The Recapitalization included the following components:
(1) The offer and sale by the company of 25,000,000 shares of Common
Stock on March 16, 1995 and 269,555 shares of Common Stock on
April 12, 1995 at $12.00 per share (the "Offering");
(2) Entering into a bank credit agreement (the "New Bank Credit
Agreement") consisting of a $300 million revolving credit facility
the "1995 Revolving Credit Facility"), an $810 million term loan (the
"1995 Term Loan A") and a $330 million term loan (the "1995 Term Loan
B" and, together with the 1995 Term Loan A, the "New Term Loans");
and entering into a receivables credit agreement consisting of a
$60 million term loan (the "1995 Receivables Facility");
(3) The application on March 16, 1995 of the net proceeds of the sale of
25,000,000 shares of Common Stock pursuant to the Offering, together
with borrowings under the New Term Loans, to prepay or redeem all the
Company's indebtedness outstanding under the 1988 Bank Credit
Agreement, 1993 Term Loan and Senior Secured Notes.
(4) The application on April 15, 1995 of borrowings under the New Term
Loans, the 1995 Receivables Facility and the 1995 Revolving Credit
Facility to redeem all outstanding 14 1/8% Debentures (at par) and
12 5/8% Debentures (at 102.5% of the principal amount thereof).
2. In the first quarter of 1995, the company reported an extraordinary loss
of $19 million (net of income taxes of $12 million) representing the
redemption premiums on the repurchases of all the company's outstanding
12 5/8% Subordinated Debentures at the redemption price of 102.5% of the
principal amount thereof and write-offs of deferred loan costs associated
with the prepayment or repurchases of all indebtedness outstanding under
the company's 1988 Bank Credit Agreement, the 1993 Term Loan and the
Senior Secured Floating Rate Notes on March 16, 1995, and the repurchase
of all outstanding 12 5/8% Subordinated Debentures and 14 1/8% Junior
Subordinated Discount Debentures on April 15, 1995. In the first quarter
of 1994, the company reported an extraordinary loss of $28 million (net of
income taxes of $15 million) representing the redemption premiums and
write-offs of deferred loan costs associated with the repayment of $100
million of term loan indebtedness under the company's 1988 Bank Credit
Agreement on February 10, 1994 and the repurchases of all the company's
remaining 12 3/8% Senior Subordinated Notes and $238 million of the
company's 12 5/8% Subordinated Debentures on March 11, 1994.
3. Assuming that all components of the recapitalization had been consummated
as of January 1, 1995, for the second quarter and first six months of
1995, pro forma interest expense would have decreased $2.6 million and
$16.2 million from amounts reported to $73.7 million and $146.9 million,
respectively.

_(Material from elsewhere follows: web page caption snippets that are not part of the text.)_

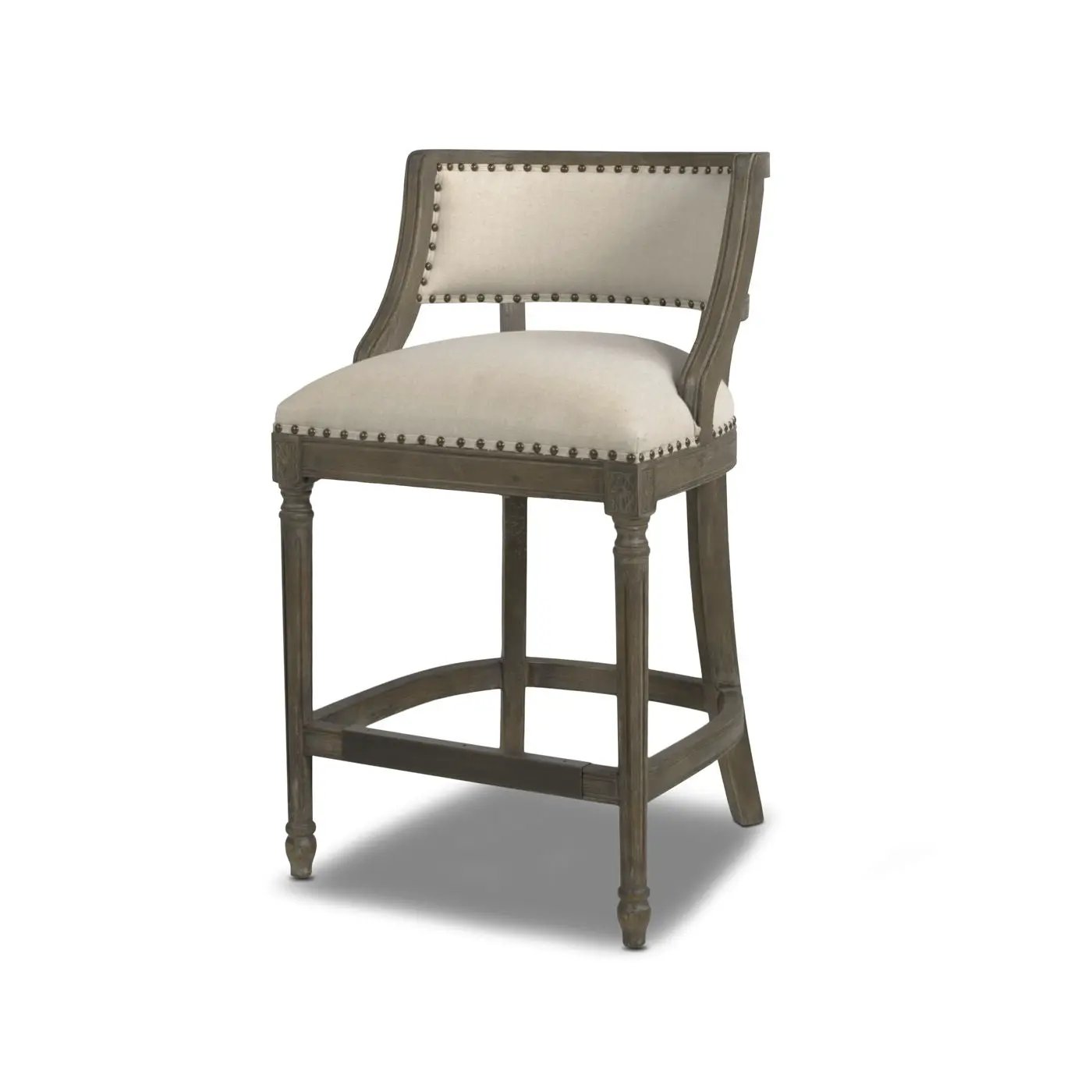 Paris - Farmhouse Counter Height Bar Stool With Backrest by HouseOfZazla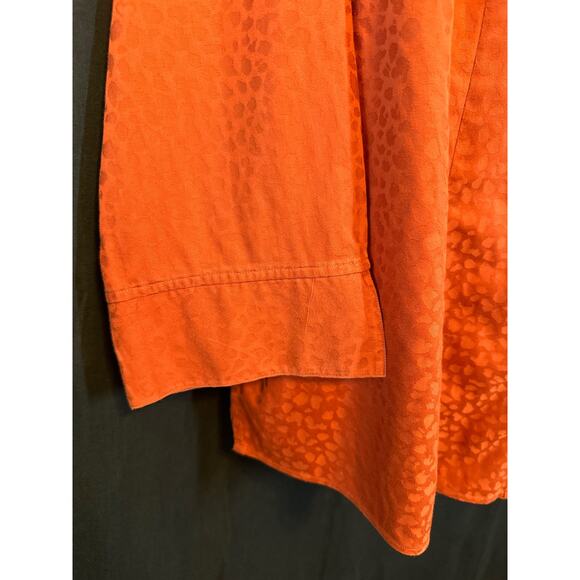INVESTMENTS Gold Fall Rust Safari Print Business Office Casual Blouse 20W - Picture 5 of 16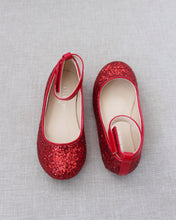 Load image into Gallery viewer, Rock Glitter Ballet Flats with Velcro Ankle Strap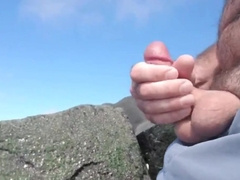 Jerking off on public beach-Big Cum Shot-Hairy Bear 4
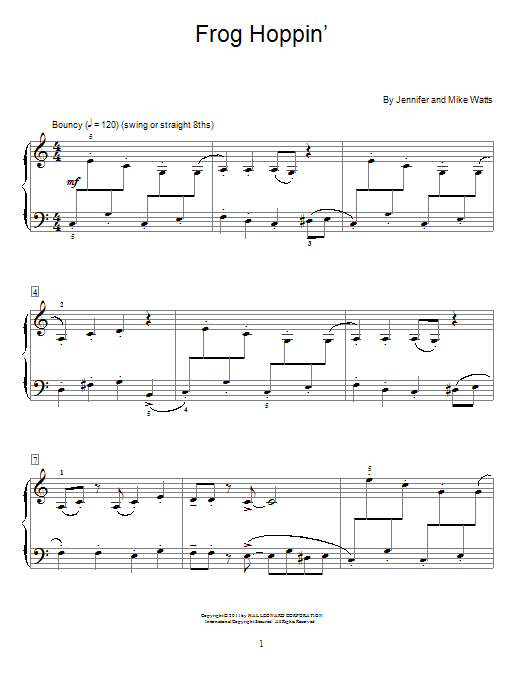 Jennifer Watts Frog Hoppin' Sheet Music Notes & Chords for Educational Piano - Download or Print PDF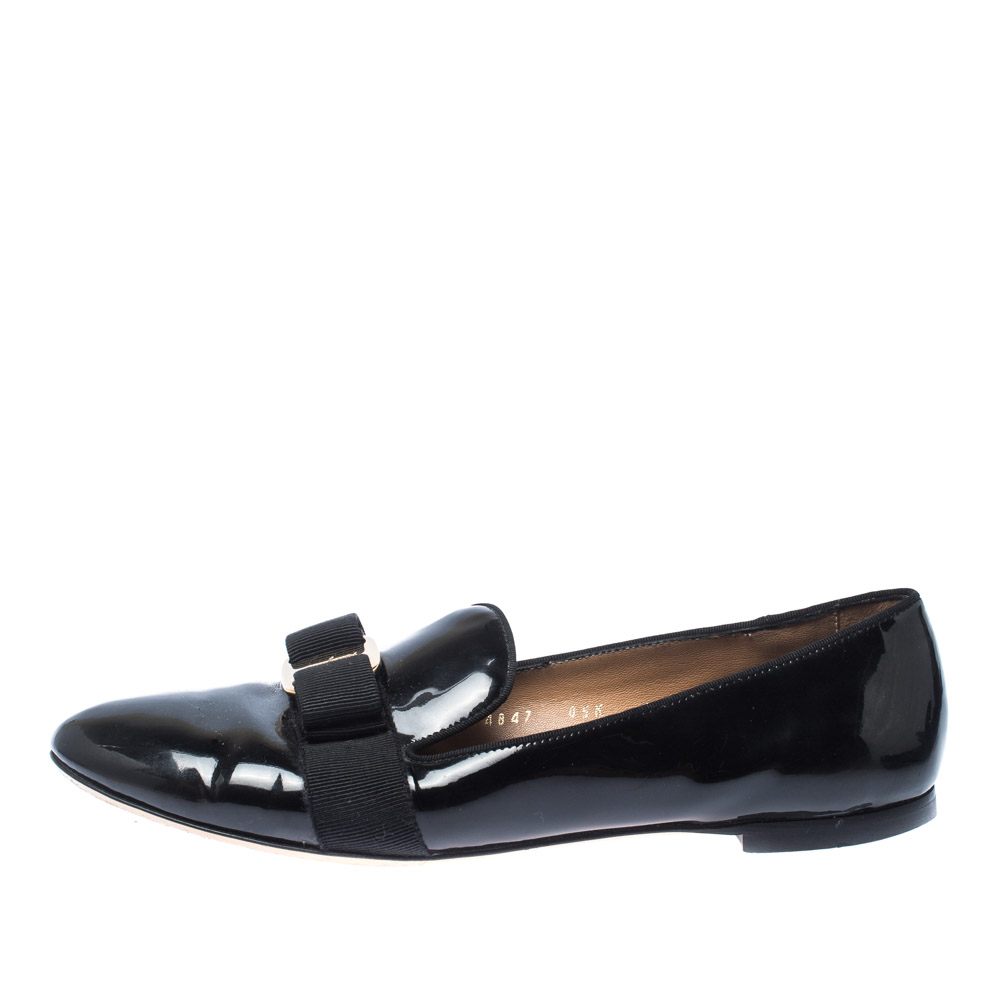 

Salvatore Ferragamo Black Patent Leather Loafers Size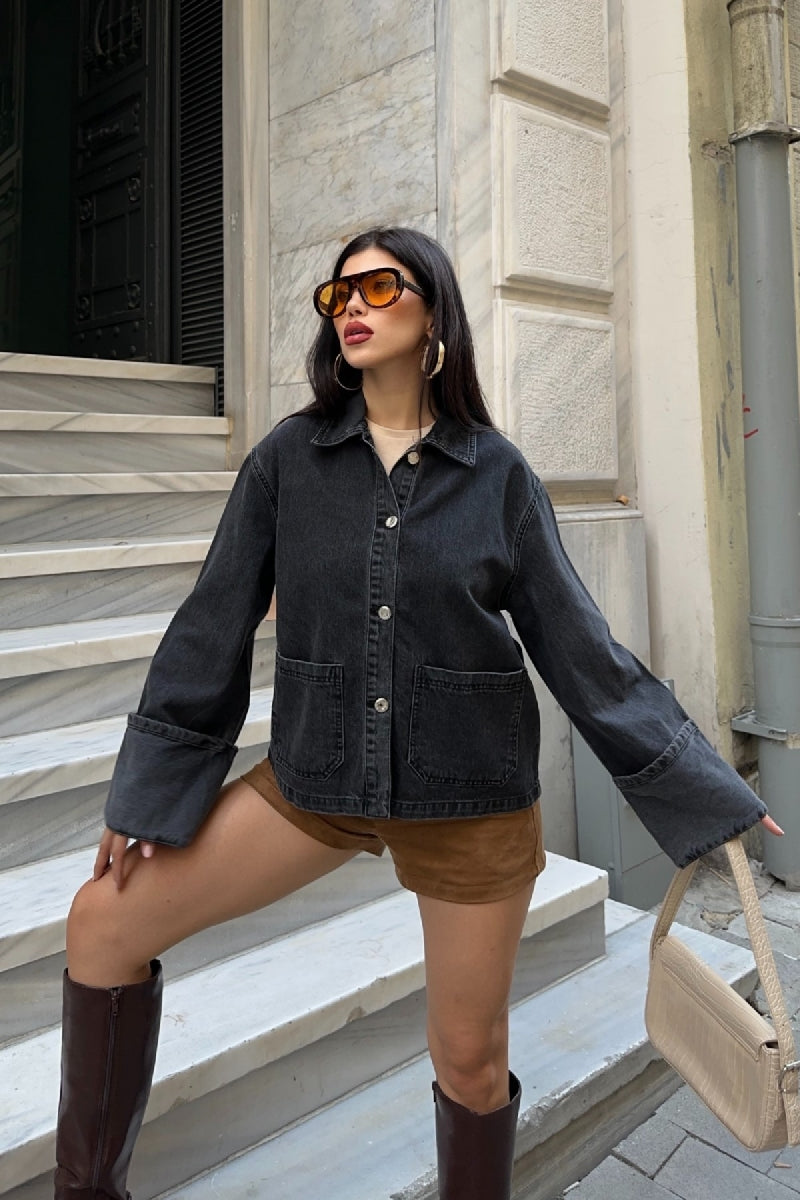 XLJ Denim Jacket with Folded Sleeves - Coachella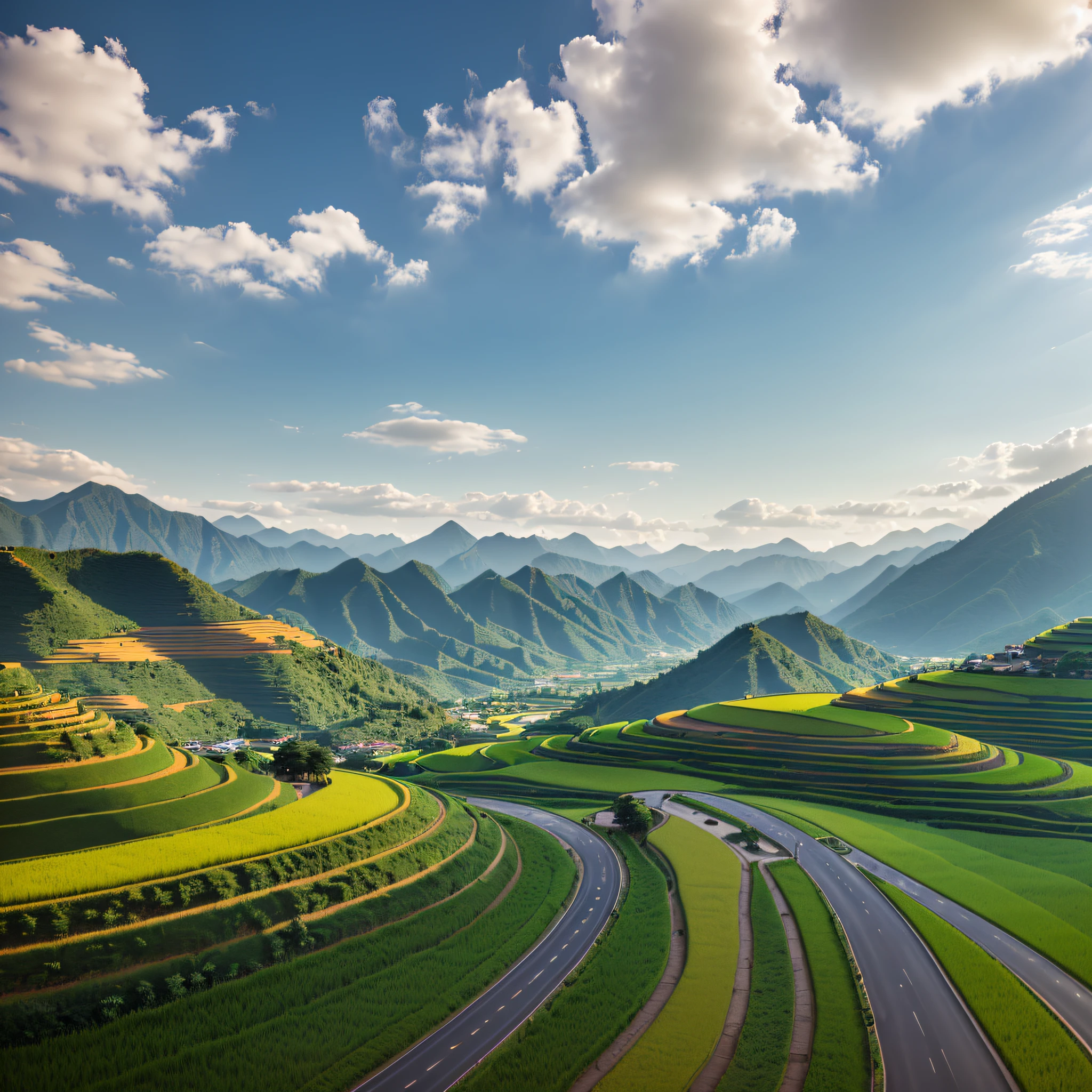 Alafid landscape of winding roads in the valley with a mountain, grass spiral mountain landscape, rice fields, stunning landscape, futuristic valley, terraced fields, rolling green hills, terraced orchards and ponds, breathtaking landscape consisting of trees and fantasy valley, beautiful light landscape, natural landscape beauty, shadow, Asian landscape, tranquil landscape, stunning landscape, black asphalt road, ((8k, super detail, ccurate, best quality, UHD, retina, masterpiece, high details, high quality, highres)) --auto --s2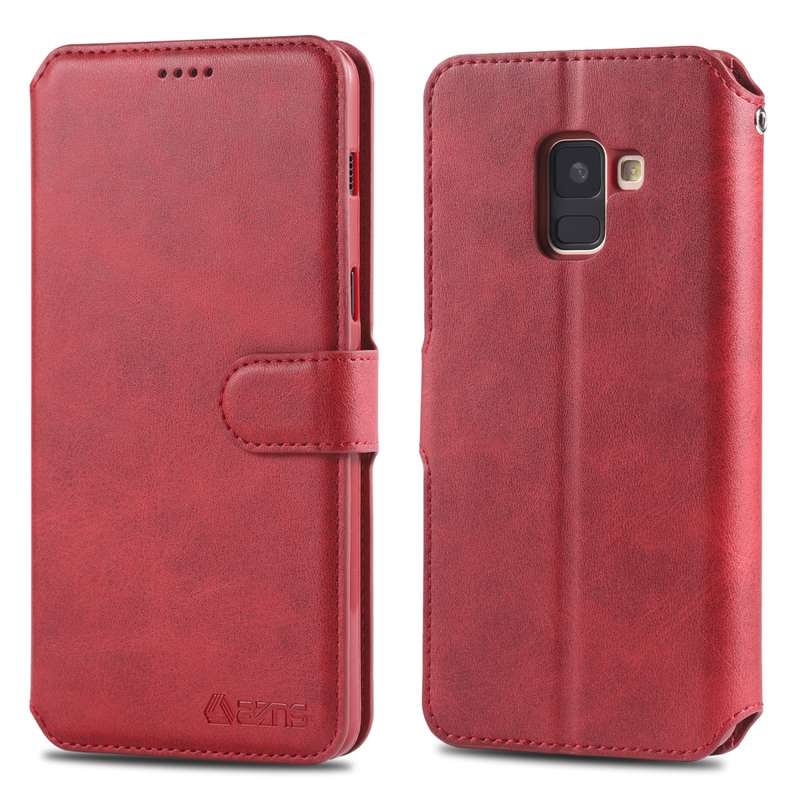 For Galaxy A8 2018 AZNS Calf Texture Magnetic Horizontal Flip PU Leather Case with Holder & Card Slo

After adjusting the income tax (credit) for the decrease in
interest expense at an effective rate of 38.5%, the pro forma net income
(loss) before extraordinary item and pro forma net income (loss) per share
before extraordinary item (assuming that 63,371,000 weighted average
shares were outstanding for the periods) would have been $9.2 million and
$0.15 per share for the second quarter of 1995 and $8.1 million and $0.13
per share for the first six months of 1995, respectively.